Who am I these days? My husband says I’m quiet and don’t say much, a huge change from my former gregarious personality. I know I have changed. Certainly, I have changed physically since the onset of my kidney failure.
I have changed spiritually, becoming far more contemplative and far less “share your religious ideas with everybody who will listen.” You might say that I have transformed from a “preacher” to a monastic. Not that bad of a change if you ask me.
Most of all, I have changed emotionally. This change is witnessed and pointed out by everyone I know. I don’t know what caused the change, and I don’t know how to change it back. I simply know that my once social and opinionated personality is now very quiet and shares very few opinions.

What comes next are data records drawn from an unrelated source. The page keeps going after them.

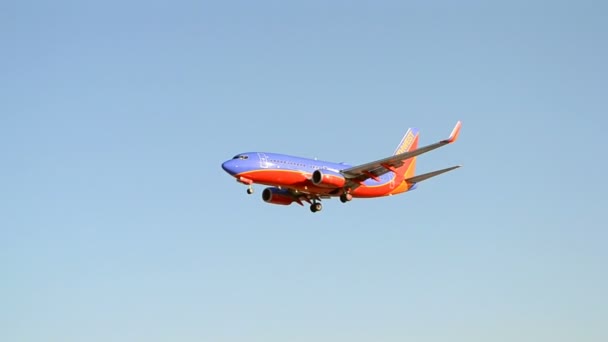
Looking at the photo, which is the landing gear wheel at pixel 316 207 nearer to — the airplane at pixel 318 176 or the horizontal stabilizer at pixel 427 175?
the airplane at pixel 318 176

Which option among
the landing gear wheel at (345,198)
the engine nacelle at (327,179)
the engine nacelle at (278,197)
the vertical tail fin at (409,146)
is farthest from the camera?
the vertical tail fin at (409,146)

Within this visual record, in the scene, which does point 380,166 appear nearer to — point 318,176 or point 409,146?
point 318,176

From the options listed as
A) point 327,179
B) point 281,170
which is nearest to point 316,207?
point 327,179

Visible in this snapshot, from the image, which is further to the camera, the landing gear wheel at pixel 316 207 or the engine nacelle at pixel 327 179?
the landing gear wheel at pixel 316 207

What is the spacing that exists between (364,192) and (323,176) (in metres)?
7.78

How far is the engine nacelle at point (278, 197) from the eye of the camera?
92.9m

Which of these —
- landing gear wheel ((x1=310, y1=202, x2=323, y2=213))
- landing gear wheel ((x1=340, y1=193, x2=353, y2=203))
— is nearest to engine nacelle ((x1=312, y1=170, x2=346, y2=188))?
landing gear wheel ((x1=340, y1=193, x2=353, y2=203))

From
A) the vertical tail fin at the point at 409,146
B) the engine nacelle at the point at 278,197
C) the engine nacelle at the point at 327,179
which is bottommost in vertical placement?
the engine nacelle at the point at 327,179

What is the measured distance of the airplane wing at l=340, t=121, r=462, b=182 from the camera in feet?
275

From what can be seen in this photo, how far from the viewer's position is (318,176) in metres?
86.4

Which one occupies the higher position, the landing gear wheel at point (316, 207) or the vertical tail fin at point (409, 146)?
the vertical tail fin at point (409, 146)

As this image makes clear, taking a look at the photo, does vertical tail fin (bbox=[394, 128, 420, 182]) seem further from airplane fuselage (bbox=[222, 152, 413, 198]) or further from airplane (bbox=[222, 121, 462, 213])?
airplane fuselage (bbox=[222, 152, 413, 198])

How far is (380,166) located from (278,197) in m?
10.6

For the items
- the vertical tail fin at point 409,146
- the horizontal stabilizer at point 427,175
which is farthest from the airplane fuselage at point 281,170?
the vertical tail fin at point 409,146
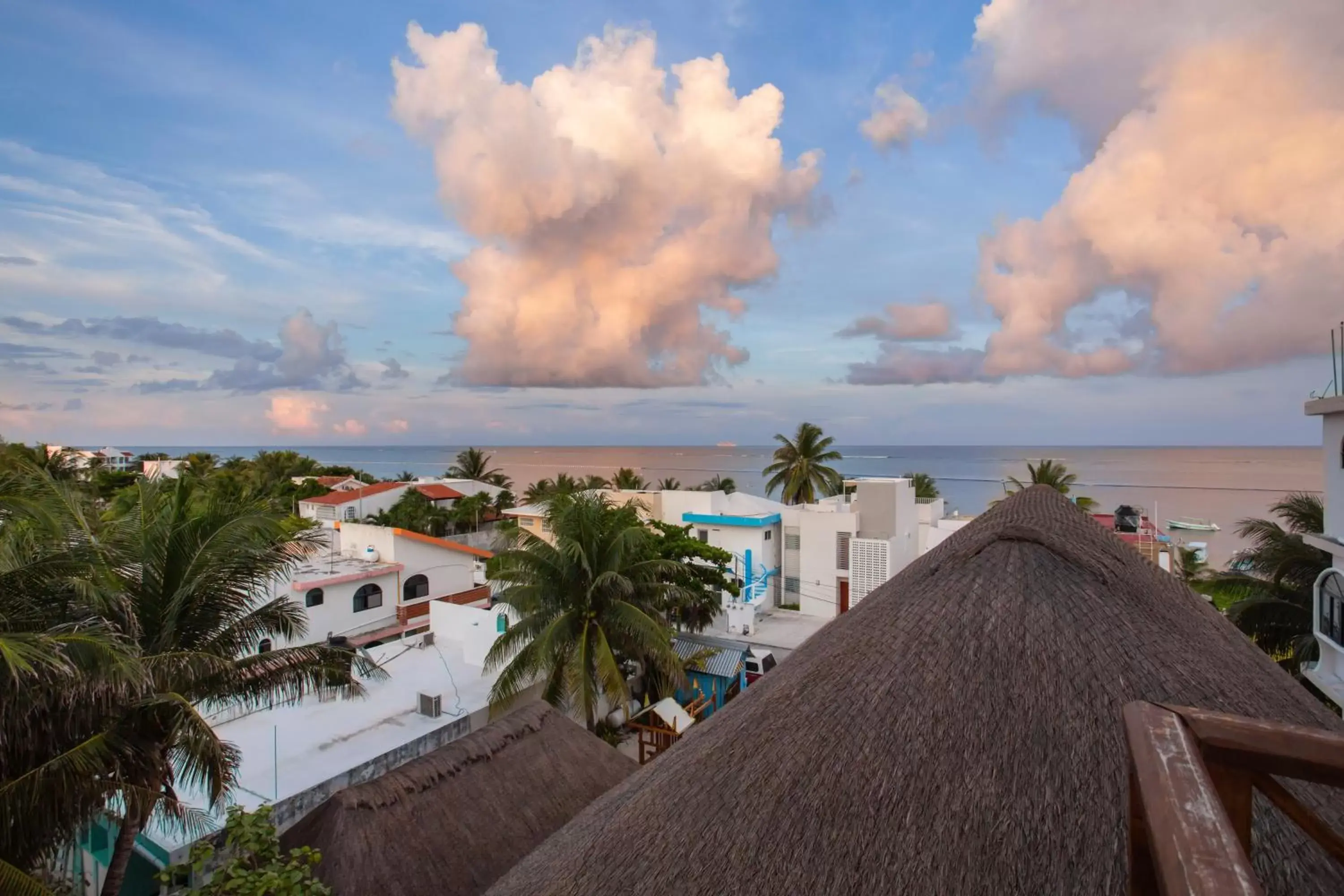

If I had to describe my current state of being, I would call it contemplative and introspective. I do know that the “eyes of my heart have been enlightened” and that definitely required some quieting down for me. I often think of the scripture in Ephesians:
I pray that the eyes of your heart may be enlightened, so that you will know what is the hope of His calling, what are the riches of the glory of His inheritance in the saints,
Ephesians 1:18 New American Standard Bible (NASB)
If I am learning what is “the hope of God’s calling” and more about “the riches of the glory of His inheritance,” then this quiet phase of my life has been worth it. If my heart is being enlightened, then this change in my personality is for my good. If I am learning who I am, then this time of life is a gift. As I said, I do not understand the reasons for the change. I just know that I am a very different me.
I read a quote today that is somewhat descriptive of what I’ve been sharing in this post. Here it is:
Sometimes the strength within you is not a fiery flame for all to see. It is just a tiny spark that whispers ever so softly, “You got this. Keep going.”